The EveKnows.com database is now approaching 600,000 unique porn galleries. The vast majority of these have been pulled by our own web spider, Caroline. I’d like to invite every TGP/MGP owner to submit their own sites for indexing. Within one week your galleries will begin to show up in EveKnows.com’s search results, resulting in more traffic for your site. Caroline will also regularly re-index your site to pick up any new galleries you’ve posted.
Today marks the release of EveKnows.com 1.0, the Internet’s first Web 2.0 porn search engine! EveKnows is different than the other sex search engines–rather than searching adult sites in general, it focuses solely on free picture and movie galleries. We aim to revolutionize porn searches the way Google changed mainstream searching, with an emphasis on clean, quality results and absolutely no pay-for-placement galleries. This means you, the user, find exactly the porn you’re looking for, rather than the same, tired content from companies with large advertising budgets.

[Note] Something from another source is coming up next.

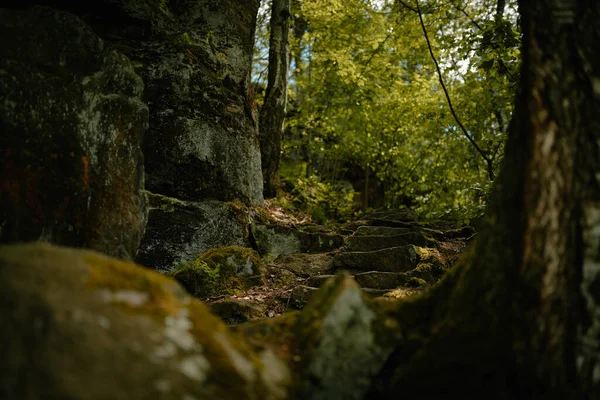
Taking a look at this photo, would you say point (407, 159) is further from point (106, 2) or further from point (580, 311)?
point (580, 311)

EveKnows.com utilizes the latest Web 2.0 technologies, making it a true joy to use. These include:
- Advanced Search Algorithm: Much like Google, EveKnows tracks which sites link to each gallery, giving preference to galleries displayed on multiple popular sites.
- Search Suggestions: Start typing a model’s name, and similar queries will automatically be displayed
- Custom RSS Feeds: Use your web browser’s RSS reader to watch feeds of your favorite models. The feeds are updated in real-time, so you’ll always see their latest published galleries.
- Popular Search Cloud: See what everyone else is searching for! The more popular a model’s name is, the darker the link will be.
- Automated Indexing: Our web robot, Caroline, is crawling the Internet for fresh porn 24 hours each day. Every clean gallery she finds is added to the site in real-time, resulting in an enormous database of the absolute newest porn anywhere!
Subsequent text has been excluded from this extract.